DESCRIPTION (provided by applicant): In the peripheral nervous system, Schwann cells (SCs) extend plasma membrane processes to wrap axons with myelin. Myelin sheath thickness and internodal distance are important determinants of nerve conduction velocity, which is critical for precise control of timing impulse conduction. Acquired myelin disorders include nerve injury, Carpal tunnel syndrome, immune-mediated demyelinating diseases, multiple sclerosis (MS) and Guillian-Barre syndrome, some of which are known to affect war veterans. Remyelination or myelin repair is critical for the recovery from myelin disorders. However, underlying mechanisms remain poorly understood. Recent studies demonstrate that neuregulin 1 (NRG1), which is known to be critical for myelin development in the peripheral nervous system, also plays an important role in remyelination after nerve injury.

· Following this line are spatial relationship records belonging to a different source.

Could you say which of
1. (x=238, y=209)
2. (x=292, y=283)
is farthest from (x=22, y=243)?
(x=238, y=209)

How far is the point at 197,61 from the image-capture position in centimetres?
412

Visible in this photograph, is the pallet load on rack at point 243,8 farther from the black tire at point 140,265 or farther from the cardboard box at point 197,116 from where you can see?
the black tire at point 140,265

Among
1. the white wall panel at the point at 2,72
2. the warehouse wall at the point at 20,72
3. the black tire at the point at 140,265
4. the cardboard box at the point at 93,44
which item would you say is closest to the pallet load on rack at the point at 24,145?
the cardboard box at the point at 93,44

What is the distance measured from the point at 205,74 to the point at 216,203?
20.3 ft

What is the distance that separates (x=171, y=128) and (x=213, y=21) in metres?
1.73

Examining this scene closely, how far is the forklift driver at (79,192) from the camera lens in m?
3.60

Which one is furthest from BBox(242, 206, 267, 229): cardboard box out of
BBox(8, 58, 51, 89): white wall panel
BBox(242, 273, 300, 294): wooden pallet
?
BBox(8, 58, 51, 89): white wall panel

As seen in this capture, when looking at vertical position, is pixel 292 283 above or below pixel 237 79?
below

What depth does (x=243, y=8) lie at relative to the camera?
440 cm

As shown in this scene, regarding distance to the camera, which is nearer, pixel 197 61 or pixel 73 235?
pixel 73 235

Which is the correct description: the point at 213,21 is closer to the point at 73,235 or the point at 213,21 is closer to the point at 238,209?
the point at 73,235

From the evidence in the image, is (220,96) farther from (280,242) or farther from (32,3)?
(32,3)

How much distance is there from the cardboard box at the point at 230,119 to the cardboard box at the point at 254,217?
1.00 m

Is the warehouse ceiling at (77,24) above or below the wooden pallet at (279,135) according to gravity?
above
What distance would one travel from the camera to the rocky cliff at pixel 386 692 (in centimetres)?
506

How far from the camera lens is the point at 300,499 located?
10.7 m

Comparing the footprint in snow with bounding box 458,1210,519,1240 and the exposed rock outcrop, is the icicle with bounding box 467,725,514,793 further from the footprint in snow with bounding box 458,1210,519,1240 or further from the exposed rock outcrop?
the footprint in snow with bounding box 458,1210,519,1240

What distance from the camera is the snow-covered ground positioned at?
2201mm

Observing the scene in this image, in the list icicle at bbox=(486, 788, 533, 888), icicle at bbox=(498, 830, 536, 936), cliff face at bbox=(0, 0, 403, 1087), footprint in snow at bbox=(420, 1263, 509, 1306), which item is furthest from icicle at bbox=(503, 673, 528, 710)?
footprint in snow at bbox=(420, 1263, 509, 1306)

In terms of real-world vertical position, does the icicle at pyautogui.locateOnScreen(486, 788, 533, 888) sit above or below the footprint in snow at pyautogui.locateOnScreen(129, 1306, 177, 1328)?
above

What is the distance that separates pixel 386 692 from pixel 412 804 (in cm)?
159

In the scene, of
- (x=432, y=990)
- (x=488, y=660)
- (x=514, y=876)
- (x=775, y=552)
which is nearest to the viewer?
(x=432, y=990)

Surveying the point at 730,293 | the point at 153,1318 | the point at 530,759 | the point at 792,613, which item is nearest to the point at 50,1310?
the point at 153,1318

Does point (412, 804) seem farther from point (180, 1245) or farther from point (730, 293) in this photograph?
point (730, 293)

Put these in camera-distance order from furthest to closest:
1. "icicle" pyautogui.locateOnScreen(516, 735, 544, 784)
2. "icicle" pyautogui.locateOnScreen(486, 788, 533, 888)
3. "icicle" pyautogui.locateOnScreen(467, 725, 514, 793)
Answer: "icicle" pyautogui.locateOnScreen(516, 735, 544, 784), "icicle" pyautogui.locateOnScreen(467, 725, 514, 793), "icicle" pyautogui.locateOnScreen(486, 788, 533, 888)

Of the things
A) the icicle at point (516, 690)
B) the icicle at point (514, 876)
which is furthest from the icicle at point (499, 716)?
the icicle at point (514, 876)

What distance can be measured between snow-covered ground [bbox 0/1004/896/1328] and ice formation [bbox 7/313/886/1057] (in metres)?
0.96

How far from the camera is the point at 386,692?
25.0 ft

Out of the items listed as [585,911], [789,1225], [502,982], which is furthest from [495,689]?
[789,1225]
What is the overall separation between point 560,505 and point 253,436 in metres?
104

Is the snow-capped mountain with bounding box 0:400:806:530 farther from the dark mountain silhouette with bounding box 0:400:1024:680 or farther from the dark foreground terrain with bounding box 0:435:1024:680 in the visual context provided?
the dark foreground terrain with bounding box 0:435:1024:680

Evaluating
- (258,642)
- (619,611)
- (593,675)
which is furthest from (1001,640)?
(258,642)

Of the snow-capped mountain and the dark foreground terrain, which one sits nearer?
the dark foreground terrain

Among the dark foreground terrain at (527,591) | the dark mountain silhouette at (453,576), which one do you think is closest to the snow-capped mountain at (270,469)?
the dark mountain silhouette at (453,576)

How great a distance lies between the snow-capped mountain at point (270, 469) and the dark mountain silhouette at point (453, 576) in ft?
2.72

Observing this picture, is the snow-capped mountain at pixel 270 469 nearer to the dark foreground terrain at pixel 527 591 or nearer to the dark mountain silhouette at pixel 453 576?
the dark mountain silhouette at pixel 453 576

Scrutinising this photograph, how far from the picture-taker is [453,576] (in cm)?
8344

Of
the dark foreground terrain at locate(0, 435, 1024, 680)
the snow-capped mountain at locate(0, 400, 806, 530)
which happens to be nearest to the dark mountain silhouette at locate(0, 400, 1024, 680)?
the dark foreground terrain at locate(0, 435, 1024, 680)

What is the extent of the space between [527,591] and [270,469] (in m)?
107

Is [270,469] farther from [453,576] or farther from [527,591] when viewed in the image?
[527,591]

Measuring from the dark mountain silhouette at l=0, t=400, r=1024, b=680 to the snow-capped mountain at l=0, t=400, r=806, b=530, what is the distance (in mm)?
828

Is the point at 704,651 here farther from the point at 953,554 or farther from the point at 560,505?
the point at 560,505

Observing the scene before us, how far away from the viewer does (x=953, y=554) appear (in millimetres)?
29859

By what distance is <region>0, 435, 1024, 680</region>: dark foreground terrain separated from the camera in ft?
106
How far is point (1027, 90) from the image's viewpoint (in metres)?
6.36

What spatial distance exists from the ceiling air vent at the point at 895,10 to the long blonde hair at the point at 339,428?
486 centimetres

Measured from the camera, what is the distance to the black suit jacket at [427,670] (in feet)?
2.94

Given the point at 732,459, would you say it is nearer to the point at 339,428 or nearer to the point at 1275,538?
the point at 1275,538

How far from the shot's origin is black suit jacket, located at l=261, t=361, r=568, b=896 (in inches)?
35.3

In Preliminary Results, we found that mutant mice of Erbin, a protein that interacts with the NRG1 receptor ErbB2, are impaired in remyelination of axons of injured nerves and slow in functional recovery. Moreover, Erbin expression was induced in injured sciatic nerves, in advance of elevation in ErbB2. Remarkably, this increase was blocked in Erbin null mice. These results identified Erbin as a novel regulator of remyelination and are in consistent with the hypothesis that Erbin promotes remyelination of regenerated axons by regulating NRG1/ErbB2 signaling. To test this hypothesis, we will 1) characterize remyelination and NRG1 signaling in Erbin mutant mice where Erbin is truncated with the PDZ domain and thus is unable to interact with ErbB2, to determine whether the interaction between Erbin and ErbB2 is important for remyelination; 2) to understand cellular mechanisms by which Erbin regulates remyelination; and 3) to investigate how Erbin regulates ErbB2 stability and trafficking in SCs. Successful completion of these aims will elucidate novel mechanisms that govern SC behavior during nerve repair and provide insight into how Erbin regulates NRG1 signaling. Results may contribute to a better understanding of peripheral neuropathies of war veterans and to development of potential targets for therapy and diagnosis.

描述(由申请人提供)： 在周围神经系统中，雪旺细胞(SCs)延伸质膜突起，用髓鞘包裹轴突。髓鞘厚度和节间距离是神经传导速度的重要决定因素，是精确控制定时冲动传导的关键。获得性髓鞘疾病包括神经损伤、腕管综合征、免疫介导的脱髓鞘疾病、多发性硬化症(MS)和格林-巴利综合征，其中一些已知会影响退伍军人。髓鞘再生或髓鞘修复对于髓鞘疾病的恢复至关重要。然而，人们对潜在的机制仍然知之甚少。最近的研究表明，神经调节蛋白1(NRG1)对周围神经系统髓鞘的发育至关重要，在神经损伤后的髓鞘再分化过程中也发挥着重要作用。在初步结果中，我们发现与NRG1受体ErbB2相互作用的Erbin突变小鼠损伤了受损神经轴突的重新髓鞘形成，功能恢复缓慢。此外，损伤坐骨神经中Erbin的表达先于ErbB2的表达。值得注意的是，这种增加在Erbin基因缺失的小鼠中被阻止。这些结果证实Erbin是一种新的再髓鞘形成调节因子，与Erbin通过调节NRG1/ErbB2信号来促进再生轴突再髓鞘形成的假设是一致的。为了验证这一假说，我们将1)鉴定Erbin突变小鼠的再髓鞘形成和NRG1信号，其中Erbin被PDZ结构域截断，从而无法与ErbB2相互作用，以确定Erbin和ErbB2之间的相互作用是否对再髓鞘形成至关重要；2)了解Erbin调控再髓鞘形成的细胞机制；以及3)研究Erbin如何调控ErbB2在干细胞中的稳定性和运输。这些目标的成功完成将阐明在神经修复过程中管理SC行为的新机制，并为Erbin如何调控NRG1信号提供洞察。研究结果可能有助于更好地了解退伍军人的周围神经疾病，并有助于开发潜在的治疗和诊断靶点。